### WHAT YOU HAVE TO DO
Starting at the line that holds "Cost of delay, fixed" and stopping at the line that holds "Insorgenza dell'autismo: le", restate the records below word for word, with both of those lines included.

-- MATERIAL FOR THE TASK follows --

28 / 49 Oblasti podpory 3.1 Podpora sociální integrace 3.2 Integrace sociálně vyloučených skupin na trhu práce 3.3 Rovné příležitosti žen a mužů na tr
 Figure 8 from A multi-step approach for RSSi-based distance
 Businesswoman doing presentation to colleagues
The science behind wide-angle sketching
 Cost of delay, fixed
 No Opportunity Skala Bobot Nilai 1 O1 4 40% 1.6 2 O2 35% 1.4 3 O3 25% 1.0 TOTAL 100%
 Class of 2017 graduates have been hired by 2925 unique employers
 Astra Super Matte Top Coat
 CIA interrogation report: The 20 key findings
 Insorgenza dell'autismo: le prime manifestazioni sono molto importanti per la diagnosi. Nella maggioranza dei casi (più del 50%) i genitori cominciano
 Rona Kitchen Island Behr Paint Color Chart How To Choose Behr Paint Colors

-- MATERIAL FOR THE TASK concluded --

### OUTPUT
 Cost of delay, fixed
 No Opportunity Skala Bobot Nilai 1 O1 4 40% 1.6 2 O2 35% 1.4 3 O3 25% 1.0 TOTAL 100%
 Class of 2017 graduates have been hired by 2925 unique employers
 Astra Super Matte Top Coat
 CIA interrogation report: The 20 key findings
 Insorgenza dell'autismo: le prime manifestazioni sono molto importanti per la diagnosi. Nella maggioranza dei casi (più del 50%) i genitori cominciano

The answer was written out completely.